→ **Verilen Görev 1**: Lütfen kayıtlarda "this" dizesini içeren her satırı döndür. Büyük ve küçük harf ayrımı dikkate alınmalıdır.

→ **Verilen Metin**:
.....

وَإِذَا ضَرَبۡتُمۡ فِي ٱلۡأَرۡضِ فَلَيۡسَ عَلَيۡكُمۡ جُنَاحٌ أَن تَقۡصُرُواْ مِنَ ٱلصَّلَوٰةِ إِنۡ خِفۡتُمۡ أَن يَفۡتِنَكُمُ ٱلَّذِينَ كَفَرُوٓاْۚ إِنَّ ٱلۡكَٰفِرِينَ كَانُواْ لَكُمۡ عَدُوّٗا مُّبِينٗا ١٠١
Yolculuk ettiğinizde o küfredenlerin size bir fenalık yapmalarından korkuyorsanız, namazı kısaltmanızda size bir günah olmaz. Gerçekten kafirler sizin açık düşmanlarınızdır.
وَإِذَا كُنتَ فِيهِمۡ فَأَقَمۡتَ لَهُمُ ٱلصَّلَوٰةَ فَلۡتَقُمۡ طَآئِفَةٞ مِّنۡهُم مَّعَكَ وَلۡيَأۡخُذُوٓاْ أَسۡلِحَتَهُمۡۖ فَإِذَا سَجَدُواْ فَلۡيَكُونُواْ مِن وَرَآئِكُمۡ وَلۡتَأۡتِ طَآئِفَةٌ أُخۡرَىٰ لَمۡ يُصَلُّواْ فَلۡيُصَلُّواْ مَعَكَ وَلۡيَأۡخُذُواْ حِذۡرَهُمۡ وَأَسۡلِحَتَهُمۡۗ وَدَّ ٱلَّذِينَ كَفَرُواْ لَوۡ تَغۡفُلُونَ عَنۡ أَسۡلِحَتِكُمۡ وَأَمۡتِعَتِكُمۡ فَيَمِيلُونَ عَلَيۡكُم مَّيۡلَةٗ وَٰحِدَةٗۚ وَلَا جُنَاحَ عَلَيۡكُمۡ إِن كَانَ بِكُمۡ أَذٗى مِّن مَّطَرٍ أَوۡ كُنتُم مَّرۡضَىٰٓ أَن تَضَعُوٓاْ أَسۡلِحَتَكُمۡۖ وَخُذُواْ حِذۡرَكُمۡۗ إِنَّ ٱللَّهَ أَعَدَّ لِلۡكَٰفِرِينَ عَذَابٗا مُّهِينٗا ١٠٢
Sen içlerinde olup da onlara namaz kıldırdığında içlerinden bir kısmı seninle beraber namaza dursun, silahlarını da yanlarına alsınlar, bunlar secdeye vardıklarında diğer kısım arkanızda beklesinler, sonra henüz namaz kılmamış olan diğer kısım gelsin seninle beraber kılsınlar ve ihtiyatlı bulunup silahlarını da yanlarına alsınlar. Kafirler silahlarınızdan ve eşyanızdan gafil bulunsanız da size ani bir baskında bulunsunlar diye arzu ederler. Eğer yağan yağmurdan bir güçlüğe uğrarsanız veya hasta olursanız, silahları bırakmanızda bir mahzur yoktur. Bununla beraber ihtiyatı elden bırakmayın. Çünkü Allah kafirler için alçaltıcı bir azap hazırlamıştır.

.....

Bir veri kümesinde yer alan kayıtlar
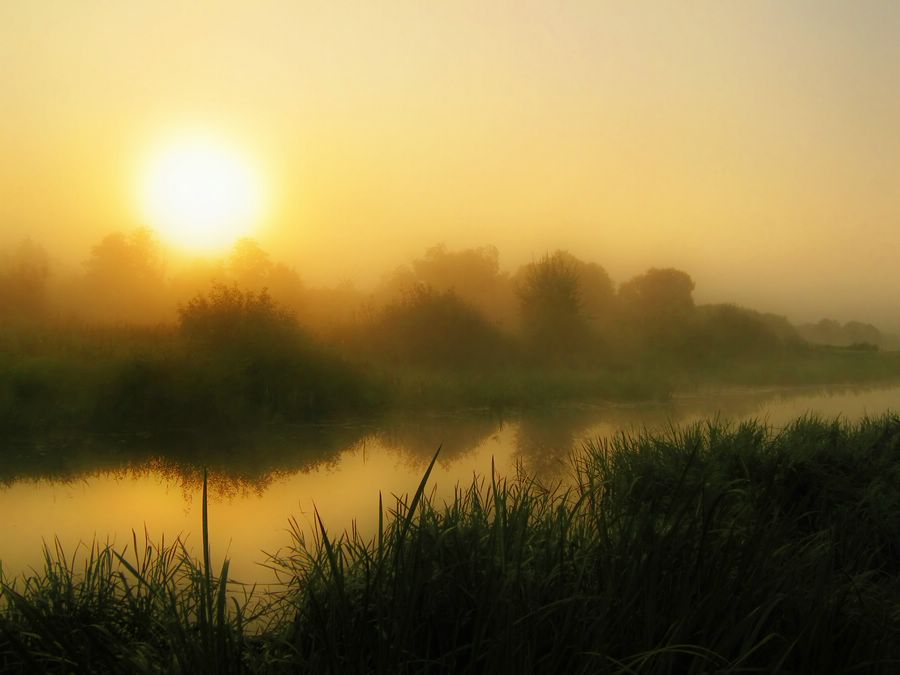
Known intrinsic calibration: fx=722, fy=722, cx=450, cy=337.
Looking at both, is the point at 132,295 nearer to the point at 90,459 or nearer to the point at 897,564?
the point at 90,459

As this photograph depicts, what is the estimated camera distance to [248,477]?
33.5 ft

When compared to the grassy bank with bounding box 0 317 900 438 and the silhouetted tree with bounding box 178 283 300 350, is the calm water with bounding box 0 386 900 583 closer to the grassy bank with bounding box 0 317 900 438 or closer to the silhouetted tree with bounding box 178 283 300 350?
the grassy bank with bounding box 0 317 900 438

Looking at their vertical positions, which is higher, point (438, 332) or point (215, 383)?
point (438, 332)

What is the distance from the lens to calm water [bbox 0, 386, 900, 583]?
21.6 feet

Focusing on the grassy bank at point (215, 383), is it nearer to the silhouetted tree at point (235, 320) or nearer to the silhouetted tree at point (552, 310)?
the silhouetted tree at point (235, 320)

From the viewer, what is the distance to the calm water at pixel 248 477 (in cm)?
658

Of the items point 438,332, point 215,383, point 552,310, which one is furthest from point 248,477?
point 552,310

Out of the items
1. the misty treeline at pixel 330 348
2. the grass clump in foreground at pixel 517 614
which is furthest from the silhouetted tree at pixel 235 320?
the grass clump in foreground at pixel 517 614

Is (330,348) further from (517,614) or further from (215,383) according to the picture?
(517,614)

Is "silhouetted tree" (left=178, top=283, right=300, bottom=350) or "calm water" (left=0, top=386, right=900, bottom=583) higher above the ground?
"silhouetted tree" (left=178, top=283, right=300, bottom=350)

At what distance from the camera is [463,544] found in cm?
365

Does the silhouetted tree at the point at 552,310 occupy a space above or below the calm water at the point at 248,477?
above

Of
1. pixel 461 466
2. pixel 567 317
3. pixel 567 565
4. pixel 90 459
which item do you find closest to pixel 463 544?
pixel 567 565

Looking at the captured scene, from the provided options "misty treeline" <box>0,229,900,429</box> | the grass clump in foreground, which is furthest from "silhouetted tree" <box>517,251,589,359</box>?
the grass clump in foreground
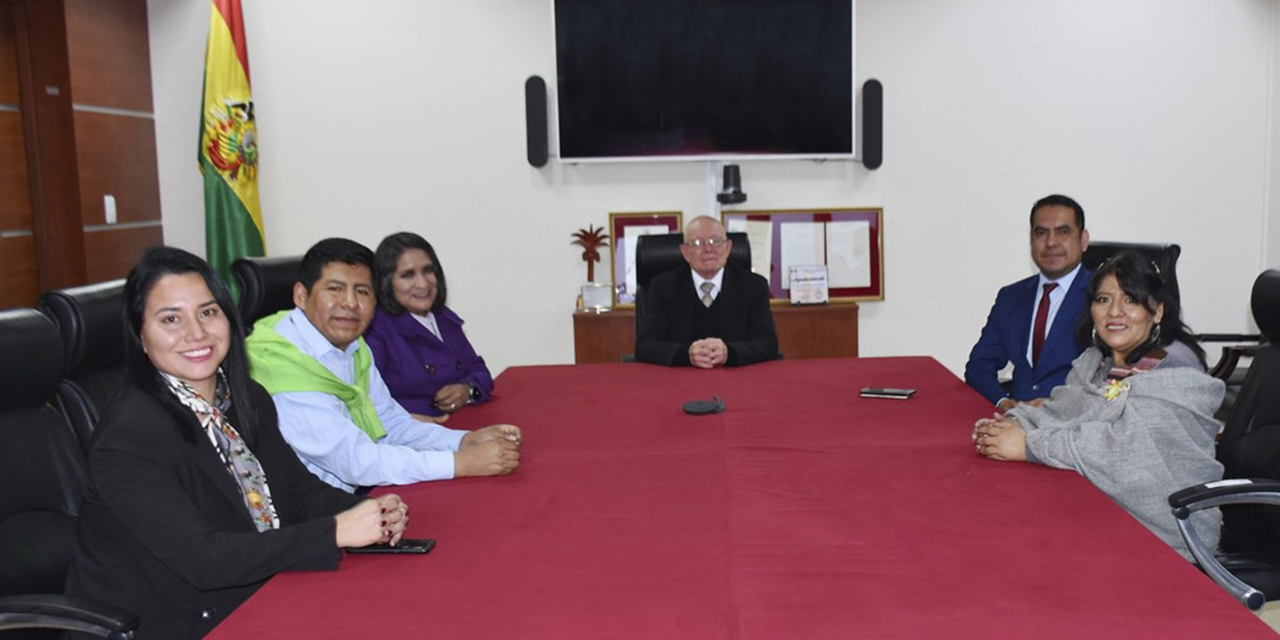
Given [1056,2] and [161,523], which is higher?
[1056,2]

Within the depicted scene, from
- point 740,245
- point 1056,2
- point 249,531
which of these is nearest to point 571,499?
point 249,531

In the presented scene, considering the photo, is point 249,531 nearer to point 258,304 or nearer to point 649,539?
point 649,539

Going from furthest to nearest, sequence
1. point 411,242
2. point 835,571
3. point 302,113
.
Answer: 1. point 302,113
2. point 411,242
3. point 835,571

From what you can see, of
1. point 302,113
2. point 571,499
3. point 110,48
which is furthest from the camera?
point 302,113

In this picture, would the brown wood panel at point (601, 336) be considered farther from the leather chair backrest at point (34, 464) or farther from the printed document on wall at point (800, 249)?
the leather chair backrest at point (34, 464)

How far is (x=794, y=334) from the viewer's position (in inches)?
213

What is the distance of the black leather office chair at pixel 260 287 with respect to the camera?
11.1 ft

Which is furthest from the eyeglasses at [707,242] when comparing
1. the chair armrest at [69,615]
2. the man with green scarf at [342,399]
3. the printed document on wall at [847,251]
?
the chair armrest at [69,615]

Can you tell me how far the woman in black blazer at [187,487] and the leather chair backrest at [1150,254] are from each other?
9.89 ft

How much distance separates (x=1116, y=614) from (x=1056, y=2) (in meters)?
4.77

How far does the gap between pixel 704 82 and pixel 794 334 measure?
54.2 inches

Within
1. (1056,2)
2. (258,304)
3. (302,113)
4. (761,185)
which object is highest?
(1056,2)

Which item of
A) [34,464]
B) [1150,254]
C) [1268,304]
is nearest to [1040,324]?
[1150,254]

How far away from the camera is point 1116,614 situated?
1516mm
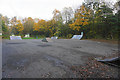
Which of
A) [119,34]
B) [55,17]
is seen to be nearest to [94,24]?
[119,34]

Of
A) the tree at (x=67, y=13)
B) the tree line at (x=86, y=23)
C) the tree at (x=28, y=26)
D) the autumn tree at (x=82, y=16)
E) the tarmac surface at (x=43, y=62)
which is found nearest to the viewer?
the tarmac surface at (x=43, y=62)

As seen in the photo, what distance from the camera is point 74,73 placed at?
190 cm

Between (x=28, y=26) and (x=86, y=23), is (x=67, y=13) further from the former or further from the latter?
(x=28, y=26)

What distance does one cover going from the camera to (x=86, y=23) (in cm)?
1391

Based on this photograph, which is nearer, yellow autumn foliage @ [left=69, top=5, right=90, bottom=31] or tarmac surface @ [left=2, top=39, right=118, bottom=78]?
tarmac surface @ [left=2, top=39, right=118, bottom=78]

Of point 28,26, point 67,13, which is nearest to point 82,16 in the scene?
point 67,13

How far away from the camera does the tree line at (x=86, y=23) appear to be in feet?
34.2

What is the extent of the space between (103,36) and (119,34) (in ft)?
8.24

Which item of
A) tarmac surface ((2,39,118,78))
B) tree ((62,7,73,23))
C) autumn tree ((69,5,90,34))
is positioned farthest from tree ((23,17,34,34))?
tarmac surface ((2,39,118,78))

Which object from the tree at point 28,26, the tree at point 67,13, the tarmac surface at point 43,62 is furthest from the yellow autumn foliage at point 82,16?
the tree at point 28,26

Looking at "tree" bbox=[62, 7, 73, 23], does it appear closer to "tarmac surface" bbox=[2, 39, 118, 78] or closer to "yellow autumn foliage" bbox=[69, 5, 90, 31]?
"yellow autumn foliage" bbox=[69, 5, 90, 31]

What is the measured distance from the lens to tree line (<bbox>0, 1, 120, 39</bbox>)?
10430mm

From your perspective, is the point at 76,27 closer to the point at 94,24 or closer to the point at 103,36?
the point at 94,24

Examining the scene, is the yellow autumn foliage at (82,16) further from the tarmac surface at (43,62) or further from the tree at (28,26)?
the tree at (28,26)
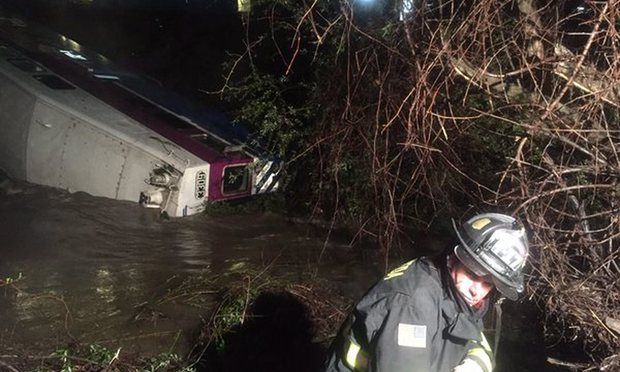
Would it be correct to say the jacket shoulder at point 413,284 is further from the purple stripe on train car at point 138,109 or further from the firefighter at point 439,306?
the purple stripe on train car at point 138,109

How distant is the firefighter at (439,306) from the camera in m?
2.00

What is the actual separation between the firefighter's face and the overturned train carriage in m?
4.18

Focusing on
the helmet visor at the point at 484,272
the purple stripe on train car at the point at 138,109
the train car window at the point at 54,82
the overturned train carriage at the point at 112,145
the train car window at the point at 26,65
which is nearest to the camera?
the helmet visor at the point at 484,272

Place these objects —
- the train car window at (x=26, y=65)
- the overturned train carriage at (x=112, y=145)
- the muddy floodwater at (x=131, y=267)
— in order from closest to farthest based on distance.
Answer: the muddy floodwater at (x=131, y=267)
the overturned train carriage at (x=112, y=145)
the train car window at (x=26, y=65)

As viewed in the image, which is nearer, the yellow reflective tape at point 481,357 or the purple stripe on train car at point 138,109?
the yellow reflective tape at point 481,357

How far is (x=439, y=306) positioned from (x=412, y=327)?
6.5 inches

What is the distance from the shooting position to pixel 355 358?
7.18 ft

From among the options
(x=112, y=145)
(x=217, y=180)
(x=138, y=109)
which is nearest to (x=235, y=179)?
(x=217, y=180)

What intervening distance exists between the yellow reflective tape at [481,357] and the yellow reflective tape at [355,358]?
42 cm

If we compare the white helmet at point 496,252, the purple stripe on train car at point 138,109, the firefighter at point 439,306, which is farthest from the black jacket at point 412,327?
the purple stripe on train car at point 138,109

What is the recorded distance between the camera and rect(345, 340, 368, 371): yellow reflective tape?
217 centimetres

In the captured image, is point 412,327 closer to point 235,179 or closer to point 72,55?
point 235,179

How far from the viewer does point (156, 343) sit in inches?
163

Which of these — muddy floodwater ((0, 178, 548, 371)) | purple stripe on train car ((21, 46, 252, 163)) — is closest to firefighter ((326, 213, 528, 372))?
muddy floodwater ((0, 178, 548, 371))
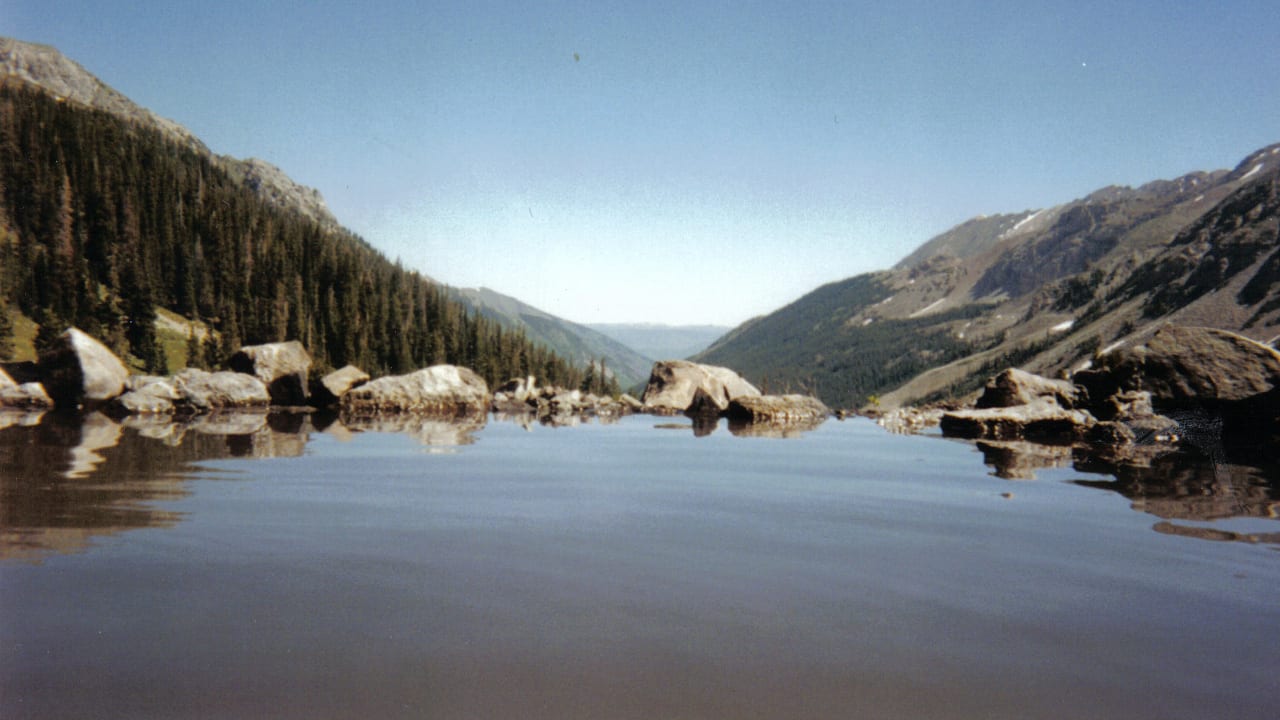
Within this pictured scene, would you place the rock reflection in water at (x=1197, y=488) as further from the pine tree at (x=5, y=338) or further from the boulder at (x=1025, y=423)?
the pine tree at (x=5, y=338)

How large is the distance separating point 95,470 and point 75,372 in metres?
28.4

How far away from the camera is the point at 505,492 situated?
974 centimetres

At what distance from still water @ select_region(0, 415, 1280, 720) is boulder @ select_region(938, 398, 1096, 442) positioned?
35.2 ft

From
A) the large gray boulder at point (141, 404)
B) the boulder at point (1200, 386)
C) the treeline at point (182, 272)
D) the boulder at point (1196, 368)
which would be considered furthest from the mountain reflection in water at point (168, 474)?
the treeline at point (182, 272)

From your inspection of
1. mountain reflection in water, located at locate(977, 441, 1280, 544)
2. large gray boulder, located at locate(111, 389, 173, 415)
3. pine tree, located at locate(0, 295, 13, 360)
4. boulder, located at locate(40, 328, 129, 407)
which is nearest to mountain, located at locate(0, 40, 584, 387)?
pine tree, located at locate(0, 295, 13, 360)

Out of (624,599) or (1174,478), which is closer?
(624,599)

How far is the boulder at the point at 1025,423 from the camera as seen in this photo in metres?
20.4

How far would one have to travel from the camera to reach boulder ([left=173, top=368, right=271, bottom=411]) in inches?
1299

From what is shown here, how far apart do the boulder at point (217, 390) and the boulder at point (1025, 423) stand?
33872 mm

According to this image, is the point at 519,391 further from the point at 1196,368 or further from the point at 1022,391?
the point at 1196,368

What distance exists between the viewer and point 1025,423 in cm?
2211

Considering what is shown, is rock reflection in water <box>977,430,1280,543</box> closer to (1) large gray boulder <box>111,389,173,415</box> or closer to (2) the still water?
(2) the still water

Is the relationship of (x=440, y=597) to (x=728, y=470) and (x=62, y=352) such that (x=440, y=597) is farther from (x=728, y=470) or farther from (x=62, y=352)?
(x=62, y=352)

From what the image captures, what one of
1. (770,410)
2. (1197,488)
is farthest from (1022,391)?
(1197,488)
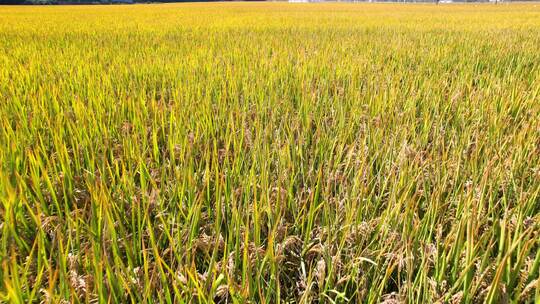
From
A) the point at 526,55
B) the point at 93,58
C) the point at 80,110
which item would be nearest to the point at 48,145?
the point at 80,110

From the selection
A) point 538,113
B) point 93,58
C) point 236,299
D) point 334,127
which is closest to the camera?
point 236,299

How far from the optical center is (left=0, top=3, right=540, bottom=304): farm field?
0.56m

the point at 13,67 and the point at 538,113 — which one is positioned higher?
the point at 13,67

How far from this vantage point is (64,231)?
72 centimetres

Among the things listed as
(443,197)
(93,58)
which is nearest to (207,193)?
(443,197)

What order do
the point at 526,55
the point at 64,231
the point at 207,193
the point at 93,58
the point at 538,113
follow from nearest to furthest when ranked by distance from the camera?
the point at 64,231 → the point at 207,193 → the point at 538,113 → the point at 93,58 → the point at 526,55

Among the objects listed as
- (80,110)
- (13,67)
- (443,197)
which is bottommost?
(443,197)

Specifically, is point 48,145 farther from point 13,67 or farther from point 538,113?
point 538,113

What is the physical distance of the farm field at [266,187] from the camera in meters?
0.56

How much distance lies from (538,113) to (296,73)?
125 cm

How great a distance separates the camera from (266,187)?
0.74 metres

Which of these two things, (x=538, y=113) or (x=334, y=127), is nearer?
(x=334, y=127)

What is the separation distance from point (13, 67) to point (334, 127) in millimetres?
2167

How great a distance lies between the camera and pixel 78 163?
38.2 inches
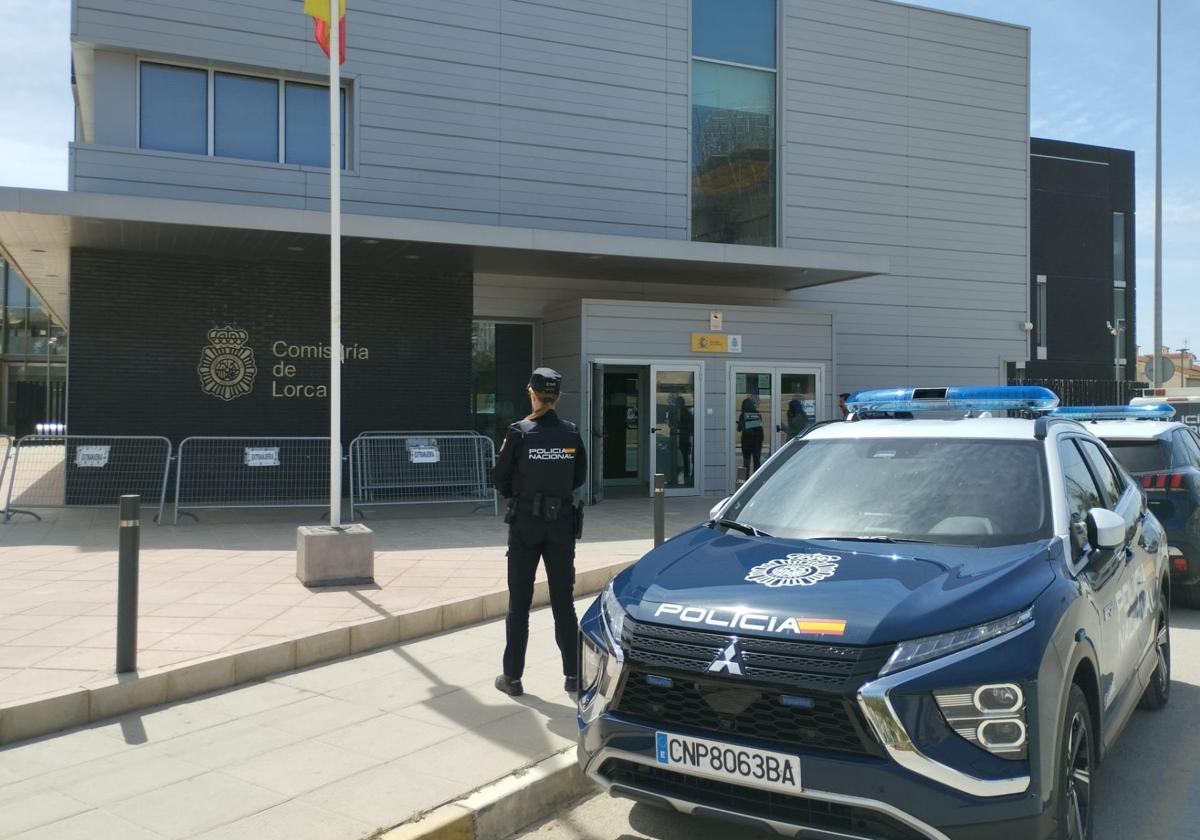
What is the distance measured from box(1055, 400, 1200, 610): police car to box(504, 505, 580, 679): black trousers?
4645 millimetres

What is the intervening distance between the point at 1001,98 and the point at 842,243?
5685 millimetres

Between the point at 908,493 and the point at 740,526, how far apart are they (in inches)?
30.6

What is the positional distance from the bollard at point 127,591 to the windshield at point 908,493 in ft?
11.2

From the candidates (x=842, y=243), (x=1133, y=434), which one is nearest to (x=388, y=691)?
(x=1133, y=434)

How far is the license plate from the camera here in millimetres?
3117

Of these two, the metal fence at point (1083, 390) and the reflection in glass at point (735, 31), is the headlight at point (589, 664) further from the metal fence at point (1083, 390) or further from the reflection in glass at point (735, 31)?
the metal fence at point (1083, 390)

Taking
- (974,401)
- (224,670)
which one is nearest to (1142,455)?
(974,401)

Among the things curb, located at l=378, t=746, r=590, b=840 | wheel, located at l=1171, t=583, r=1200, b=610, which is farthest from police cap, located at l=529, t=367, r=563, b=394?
wheel, located at l=1171, t=583, r=1200, b=610

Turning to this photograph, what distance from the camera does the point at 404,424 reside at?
1500cm

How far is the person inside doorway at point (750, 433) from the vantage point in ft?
52.3

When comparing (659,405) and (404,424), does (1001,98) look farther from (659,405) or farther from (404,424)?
(404,424)

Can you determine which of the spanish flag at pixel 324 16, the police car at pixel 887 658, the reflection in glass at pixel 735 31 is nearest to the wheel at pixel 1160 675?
the police car at pixel 887 658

.....

→ **Verilen Görev 2**:
Verilen metne göre aşağıdaki soruları yanıtla.
(a) Yolculukta namazı kısaltmanın günah olmaması hangi korkuya bağlanıyor?
(b) Silahları bırakmakta mahzur olmayan iki durum hangileridir?
(c) Allah kafirler için ne hazırlamıştır?

→ **Eksiksiz Yanıt 1**:
As this photograph depicts, what is the estimated camera distance to [248,477]?
In this picture, would the brown wood panel at point (601, 336) be considered farther from the leather chair backrest at point (34, 464) or farther from the printed document on wall at point (800, 249)?
Based on this photograph, which is nearer, yellow autumn foliage @ [left=69, top=5, right=90, bottom=31] or tarmac surface @ [left=2, top=39, right=118, bottom=78]?
Within this pictured scene, would you place the rock reflection in water at (x=1197, y=488) as further from the pine tree at (x=5, y=338) or further from the boulder at (x=1025, y=423)?
How far is the boulder at the point at 1025,423 from the camera as seen in this photo in metres?
According to this image, is the point at 519,391 further from the point at 1196,368 or further from the point at 1022,391?
How far from this vantage point is (64,231)?
Turning to this photograph, what distance from the camera does the point at 404,424 reside at?

→ **Eksiksiz Yanıt 2**:
(a) Küfredenlerin size bir fenalık yapmalarından korkmanıza.
(b) Yağan yağmurdan bir güçlüğe uğramak veya hasta olmak.
(c) Alçaltıcı bir azap.